Define $\displaystyle f:x\mapsto \sqrt{x}-\ln(x)$.

There is a minimum when $\displaystyle f'(x)=0$ i.e $\displaystyle \frac{\sqrt{x}-2}{2x}=0\Rightarrow x=4$.

:) - May 1st 2009, 10:01 AMadhyeta
- May 1st 2009, 10:07 AMderfleurer
Your minimum value is going to occur at all x such that f'(x)=0 when f'(x - a) < 0 and f'(x + a) > 0.

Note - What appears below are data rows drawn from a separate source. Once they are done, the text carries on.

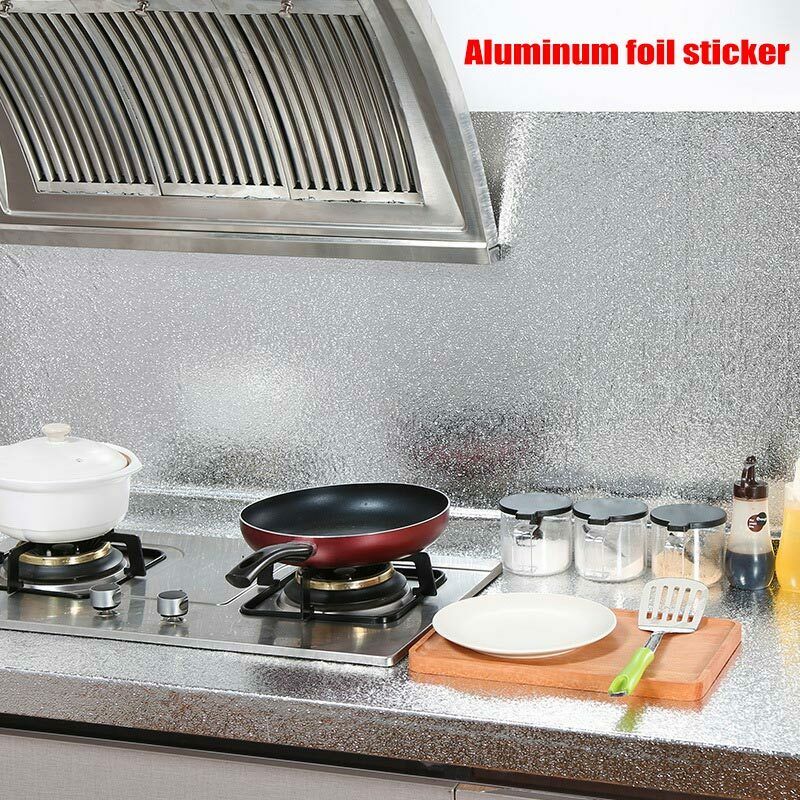 Kitchen & Bathroom DIY: Aluminum Foil Sticker Self Adhesive Oil-proof Waterproof Kitchen Cabinet Wall(60*300cm)
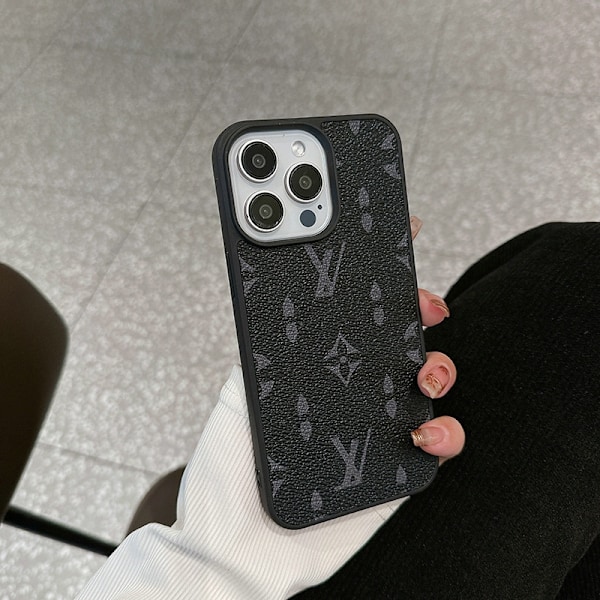 Etui til iPhone 15 Pro Max Sort stor blomst lædertekstur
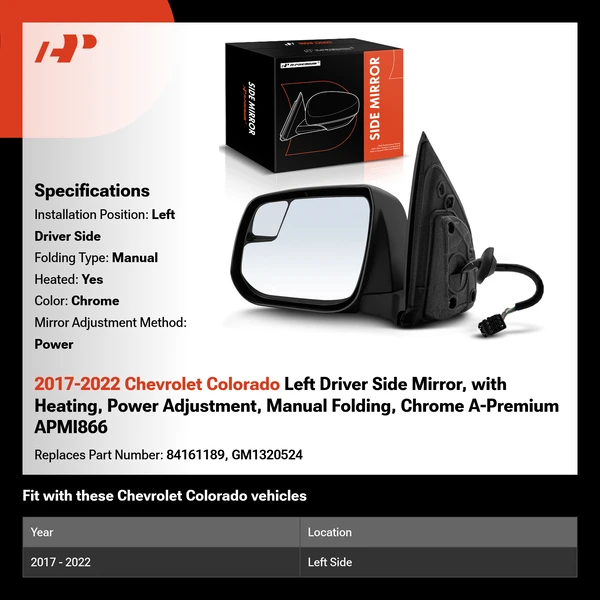 2017-2022 Chevrolet Colorado Left Driver Side Mirror, with Heating, Power Adjustment, Manual Folding, Chrome A-Premium APMI866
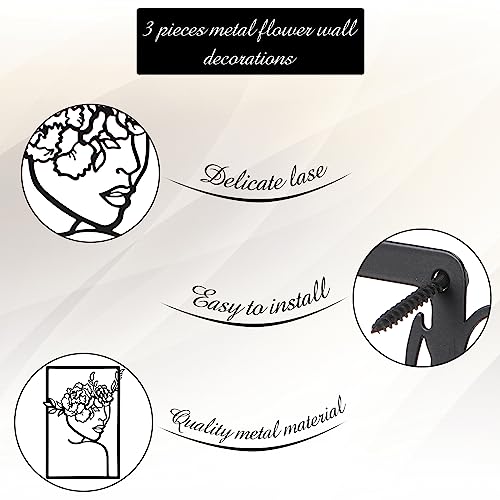 CHENGU 3 Pieces Metal Minimalist Abstract Woman Wall Art Line Drawing Wall Art Decor Single Line Female Home Hanging for Kitchen Bathroom Living Room - style: Classic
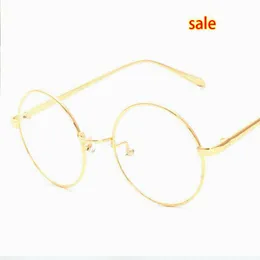 Koreanische Retro-Vollrand-Gold-Brillenfassung, Nerd-dünnes Metall, hübscher Stil, Vintage-Brille, rund, Computer, Unisex, Schwarz, Gold1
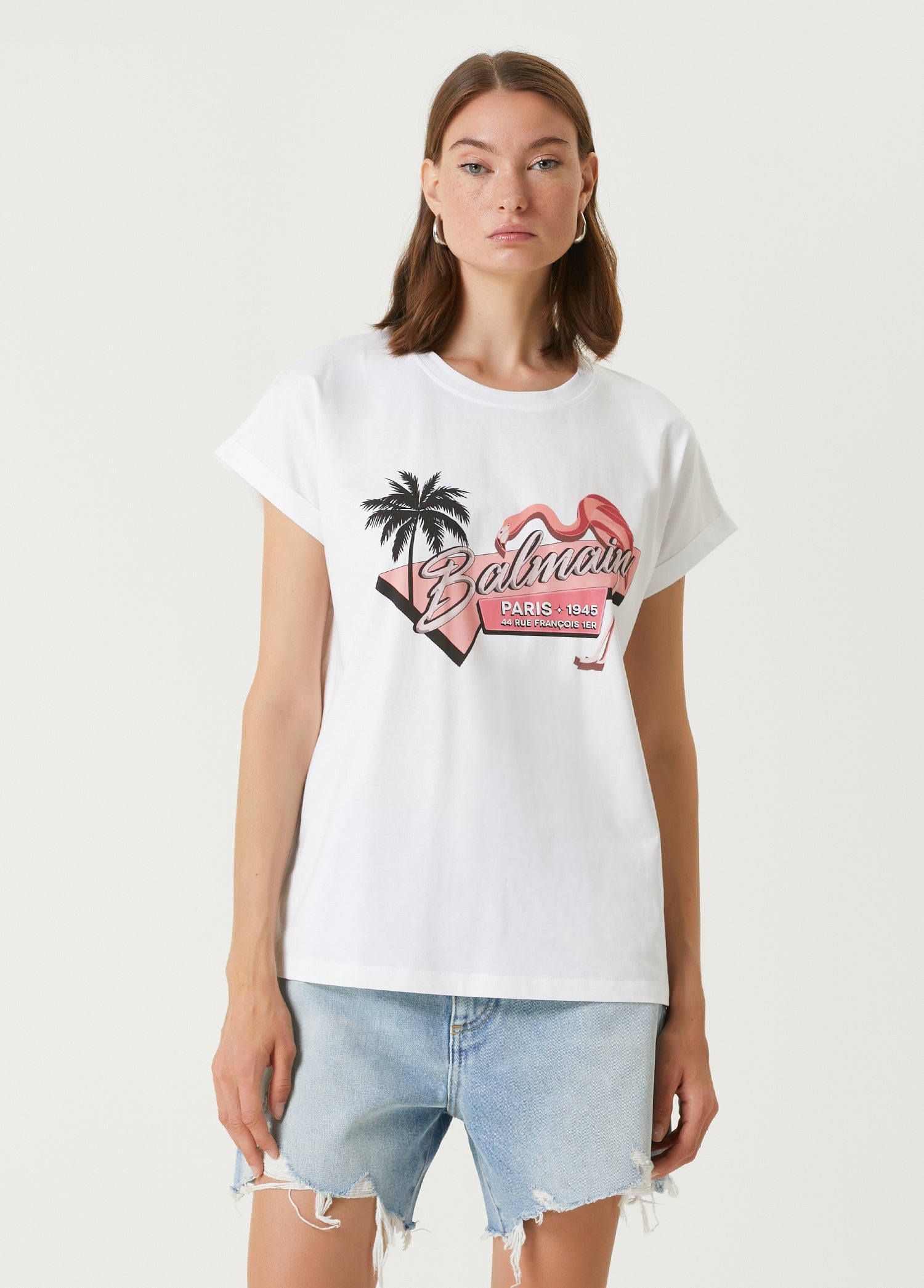 BALMAIN BALMAIN FLAMINGO PRINT - BEYMEN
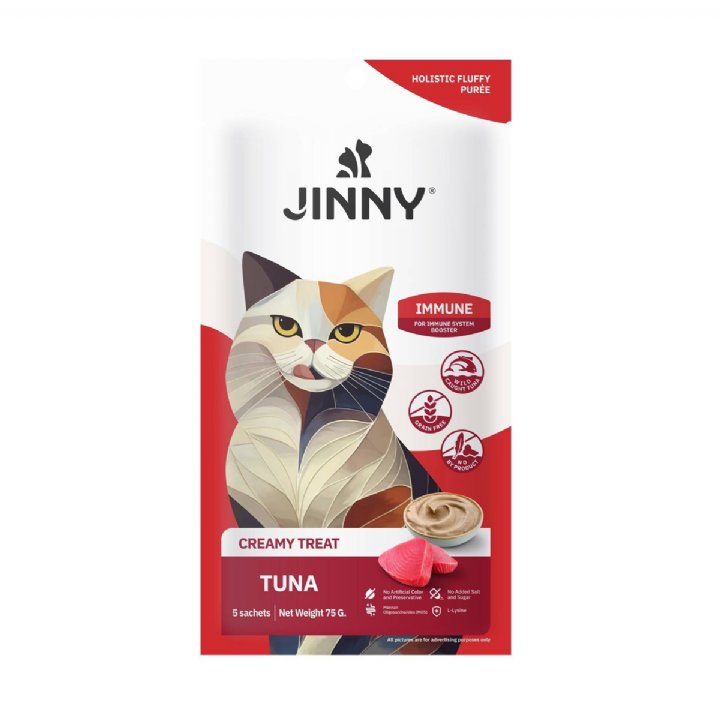 Jinny Creamy Treat Ton Balıklı Sıvı Kedi Ödül Maması 5x15g
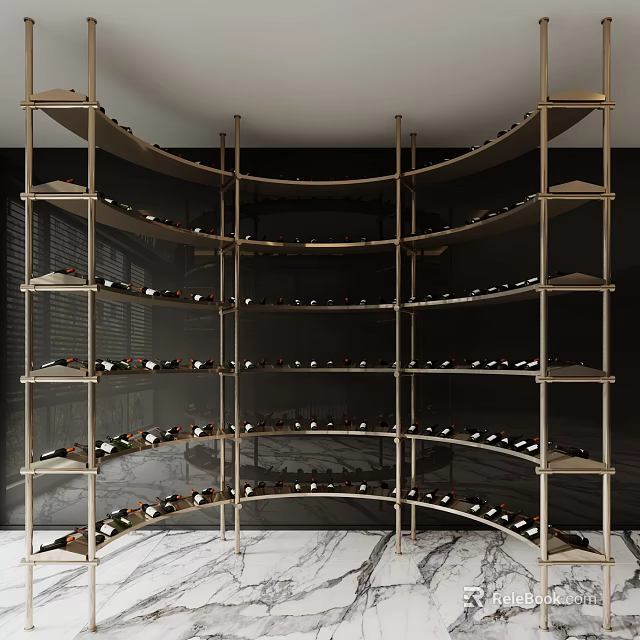 Elegant Modern Curved Wine Rack Design With Multi tiered Shelves And Marble Floor Displaying Wine Bottles 3d model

$\displaystyle f(x) = \sqrt x - lnx$

$\displaystyle f'(x) = \frac{1}{2\sqrt x} - \frac{1}{x} = \frac{\sqrt x - 2}{x}$

$\displaystyle \sqrt x - 2 = 0$ @ $\displaystyle x = 4$

Go ahead and test it, but i'll just guaruntee you it's a min, so:

Min value: $\displaystyle \sqrt 4 - ln4$

x at which it occurs: $\displaystyle x = 4$

Now how do we provide $\displaystyle \sqrt x > lnx$ for all $\displaystyle x > 0$?

Well, our minimum is giving us a point when x^(1/2) and lnx are closest (being the lowest y on the graph, we must have the smallest difference between the functions). So if we test x=4 for both functions individually and find that one is greater than the other, we've proved this. - May 1st 2009, 06:45 PMRaidan
thnx..

- May 1st 2009, 06:49 PMRaidan
**Ahh I see...,I got another question relating to this one,How would I use this question to find a suitable comparison to show that**

**∞**

∑ ln n/n^2

**n=1**

converges or diverges...I believe it converges..but Iam not sure...(Shake)

- May 2nd 2009, 03:49 AMHallsofIvy
n/n^2= 1/n, doesn't it?

- May 2nd 2009, 09:40 PMRaidan
**its actually ln(n)/n^2...a suitable comparison to show that this converges or diverges using the first question above...**